The name Cugand is attested in 1287 as Cugant. La Bernardière was once known as La Bernardière-en-Forêts, but the forests have long since disappeared.

The Western Roman emperor Honorius built fortifications in Cugand to stop Breton incursions, but only traces of the Roman presence remain. Under the Kingdom of France, Cugand and La Bernardière belonged to the Brittany–Poitou marches. In 1789, Cugand had about 1800 inhabitants, but the town lost about 200 people in the War in the Vendée during the French Revolution.

In the 19th century, Cugand became the most industrialized town in the Vendée. The paper and weaving businesses prospered thanks to a favourable tax regime and the ability to power tanning, fulling and paper mills using the Sèvre Nantaise. The last textile mill in Cugand operated until 1985.

On 6 June 1832, one of the last events in the Duchess of Berry's abortive uprising to put her son Henri on the French throne occurred in La Bernardière, when a group of Legitimists was besieged at the chateau of la Penissière by Orléanist troops.

In order to more efficiently pool their resources, the communes of Cugand and La Bernardière agreed to merge to form the new commune of Cugand-la-Bernardière, effective 1 January 2025. On 6 January, the councillors of the former communes elected Claude Durand, mayor of La Bernardière since 1989, as the mayor of the new commune. The former communes have been replaced by delegated communes, each having a delegated mayor, and the town halls in both communes will remain functional.

==Population==
Population data refer to the area corresponding with the commune as of January 2025.

== Economy ==
There are several business and industrial parks in Cugand, where the largest employer is MéO, a manufacturer of windows and doors. Part of the Liebot Group and formerly known as MC France, it has operated a factory in Cugand since 2014. La Bernardière's economy is more focused on agriculture and small businesses.

■ Problem
Answer these questions from the passage on Cugand and La Bernardière:
(a) In what year is the name Cugand attested as Cugant?
(b) Until what year did the last textile mill in Cugand operate?
(c) Whom did the councillors elect as mayor of the new commune on 6 January?

■ Material provided
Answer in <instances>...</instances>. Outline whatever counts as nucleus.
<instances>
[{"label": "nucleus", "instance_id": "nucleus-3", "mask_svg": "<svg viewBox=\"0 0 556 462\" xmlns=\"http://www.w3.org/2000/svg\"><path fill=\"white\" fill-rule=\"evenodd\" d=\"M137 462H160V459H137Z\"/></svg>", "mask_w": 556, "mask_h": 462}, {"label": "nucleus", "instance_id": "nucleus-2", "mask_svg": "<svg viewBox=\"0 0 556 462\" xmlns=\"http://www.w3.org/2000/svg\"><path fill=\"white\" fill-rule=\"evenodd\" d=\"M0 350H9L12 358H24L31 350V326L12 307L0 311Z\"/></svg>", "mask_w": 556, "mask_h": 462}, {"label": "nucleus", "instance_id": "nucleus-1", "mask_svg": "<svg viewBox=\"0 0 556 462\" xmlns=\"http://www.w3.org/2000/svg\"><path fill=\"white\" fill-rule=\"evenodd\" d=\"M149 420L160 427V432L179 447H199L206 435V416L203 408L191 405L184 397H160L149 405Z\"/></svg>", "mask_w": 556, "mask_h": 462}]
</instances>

■ The completed task
(a) 1287
(b) 1985
(c) Claude Durand, mayor of La Bernardière since 1989